→ **WHAT IS NEEDED**
All of the entries below need to be repeated exactly.

→ **Records contained in a dataset**
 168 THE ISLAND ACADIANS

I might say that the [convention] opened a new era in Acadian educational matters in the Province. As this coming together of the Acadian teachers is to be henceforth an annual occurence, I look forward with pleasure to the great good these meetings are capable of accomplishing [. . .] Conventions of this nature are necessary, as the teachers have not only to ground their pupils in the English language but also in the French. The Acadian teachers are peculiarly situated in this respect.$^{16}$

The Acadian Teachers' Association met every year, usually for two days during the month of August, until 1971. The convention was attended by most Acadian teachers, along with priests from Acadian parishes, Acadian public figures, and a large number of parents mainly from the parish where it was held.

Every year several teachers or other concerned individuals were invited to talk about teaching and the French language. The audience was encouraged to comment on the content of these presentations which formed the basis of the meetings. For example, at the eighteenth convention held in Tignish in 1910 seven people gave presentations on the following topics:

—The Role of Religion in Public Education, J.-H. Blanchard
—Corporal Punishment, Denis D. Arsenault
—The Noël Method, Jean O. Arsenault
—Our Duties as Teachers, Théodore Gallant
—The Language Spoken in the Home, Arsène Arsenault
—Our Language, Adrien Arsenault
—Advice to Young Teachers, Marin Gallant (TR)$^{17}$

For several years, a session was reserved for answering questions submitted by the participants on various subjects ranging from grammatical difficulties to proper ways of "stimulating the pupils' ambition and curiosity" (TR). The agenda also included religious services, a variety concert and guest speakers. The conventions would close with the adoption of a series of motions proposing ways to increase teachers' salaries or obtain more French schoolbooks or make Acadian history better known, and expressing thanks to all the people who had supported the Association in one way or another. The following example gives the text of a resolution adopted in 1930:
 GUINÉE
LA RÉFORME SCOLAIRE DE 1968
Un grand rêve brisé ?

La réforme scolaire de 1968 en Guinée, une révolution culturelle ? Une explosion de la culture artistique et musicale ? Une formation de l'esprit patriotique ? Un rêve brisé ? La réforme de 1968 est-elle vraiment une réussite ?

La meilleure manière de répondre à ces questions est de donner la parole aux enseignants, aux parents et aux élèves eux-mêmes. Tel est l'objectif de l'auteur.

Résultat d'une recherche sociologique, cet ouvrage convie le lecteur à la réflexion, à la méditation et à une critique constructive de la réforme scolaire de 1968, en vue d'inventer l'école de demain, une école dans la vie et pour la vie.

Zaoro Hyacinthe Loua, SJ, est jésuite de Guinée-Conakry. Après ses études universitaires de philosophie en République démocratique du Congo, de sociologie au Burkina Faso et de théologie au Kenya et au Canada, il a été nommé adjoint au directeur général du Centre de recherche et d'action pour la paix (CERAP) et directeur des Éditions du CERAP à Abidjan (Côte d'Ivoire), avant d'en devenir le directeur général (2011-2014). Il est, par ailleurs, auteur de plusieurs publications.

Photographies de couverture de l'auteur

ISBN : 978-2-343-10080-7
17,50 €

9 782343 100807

→ **RESPONSE**
 168 THE ISLAND ACADIANS

I might say that the [convention] opened a new era in Acadian educational matters in the Province. As this coming together of the Acadian teachers is to be henceforth an annual occurence, I look forward with pleasure to the great good these meetings are capable of accomplishing [. . .] Conventions of this nature are necessary, as the teachers have not only to ground their pupils in the English language but also in the French. The Acadian teachers are peculiarly situated in this respect.$^{16}$

The Acadian Teachers' Association met every year, usually for two days during the month of August, until 1971. The convention was attended by most Acadian teachers, along with priests from Acadian parishes, Acadian public figures, and a large number of parents mainly from the parish where it was held.

Every year several teachers or other concerned individuals were invited to talk about teaching and the French language. The audience was encouraged to comment on the content of these presentations which formed the basis of the meetings. For example, at the eighteenth convention held in Tignish in 1910 seven people gave presentations on the following topics:

—The Role of Religion in Public Education, J.-H. Blanchard
—Corporal Punishment, Denis D. Arsenault
—The Noël Method, Jean O. Arsenault
—Our Duties as Teachers, Théodore Gallant
—The Language Spoken in the Home, Arsène Arsenault
—Our Language, Adrien Arsenault
—Advice to Young Teachers, Marin Gallant (TR)$^{17}$

For several years, a session was reserved for answering questions submitted by the participants on various subjects ranging from grammatical difficulties to proper ways of "stimulating the pupils' ambition and curiosity" (TR). The agenda also included religious services, a variety concert and guest speakers. The conventions would close with the adoption of a series of motions proposing ways to increase teachers' salaries or obtain more French schoolbooks or make Acadian history better known, and expressing thanks to all the people who had supported the Association in one way or another. The following example gives the text of a resolution adopted in 1930:
 GUINÉE
LA RÉFORME SCOLAIRE DE 1968
Un grand rêve brisé ?

La réforme scolaire de 1968 en Guinée, une révolution culturelle ? Une explosion de la culture artistique et musicale ? Une formation de l'esprit patriotique ? Un rêve brisé ? La réforme de 1968 est-elle vraiment une réussite ?

La meilleure manière de répondre à ces questions est de donner la parole aux enseignants, aux parents et aux élèves eux-mêmes. Tel est l'objectif de l'auteur.

Résultat d'une recherche sociologique, cet ouvrage convie le lecteur à la réflexion, à la méditation et à une critique constructive de la réforme scolaire de 1968, en vue d'inventer l'école de demain, une école dans la vie et pour la vie.

Zaoro Hyacinthe Loua, SJ, est jésuite de Guinée-Conakry. Après ses études universitaires de philosophie en République démocratique du Congo, de sociologie au Burkina Faso et de théologie au Kenya et au Canada, il a été nommé adjoint au directeur général du Centre de recherche et d'action pour la paix (CERAP) et directeur des Éditions du CERAP à Abidjan (Côte d'Ivoire), avant d'en devenir le directeur général (2011-2014). Il est, par ailleurs, auteur de plusieurs publications.

Photographies de couverture de l'auteur

ISBN : 978-2-343-10080-7
17,50 €

9 782343 100807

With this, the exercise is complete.